▶ _What you will do_: Copy exactly the lines from the one containing "Is (x=300, y=118)" through the last line of the records, both included, and nothing more.

--- START ---

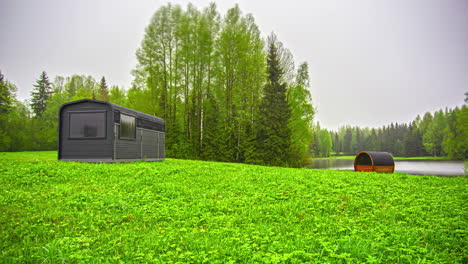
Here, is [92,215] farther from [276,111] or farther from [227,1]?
[227,1]

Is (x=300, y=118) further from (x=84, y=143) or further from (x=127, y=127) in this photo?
(x=84, y=143)

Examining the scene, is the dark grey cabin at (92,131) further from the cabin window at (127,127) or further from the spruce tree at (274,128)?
the spruce tree at (274,128)

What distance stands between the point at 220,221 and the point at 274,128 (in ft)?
70.8

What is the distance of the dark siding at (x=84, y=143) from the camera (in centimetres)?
1527

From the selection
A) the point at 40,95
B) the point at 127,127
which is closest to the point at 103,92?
the point at 40,95

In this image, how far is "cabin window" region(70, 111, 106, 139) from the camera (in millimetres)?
15336

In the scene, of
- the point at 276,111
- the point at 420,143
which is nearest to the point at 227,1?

--- END ---

▶ _Result of the task_:
Is (x=300, y=118) further from (x=84, y=143) or further from (x=127, y=127) in this photo?
(x=84, y=143)

Examining the scene, is the dark grey cabin at (92,131) further from the cabin window at (127,127) or further from the spruce tree at (274,128)?
the spruce tree at (274,128)

What distance stands between the point at 220,221 and the point at 274,128 (in ft)?
70.8

What is the distance of the dark siding at (x=84, y=143) from the camera (in centimetres)?
1527

From the selection
A) the point at 40,95
B) the point at 127,127
which is closest to the point at 103,92?
the point at 40,95

In this image, how far is "cabin window" region(70, 111, 106, 139) from the camera (in millimetres)?
15336

In the scene, of
- the point at 276,111
- the point at 420,143
which is nearest to the point at 227,1?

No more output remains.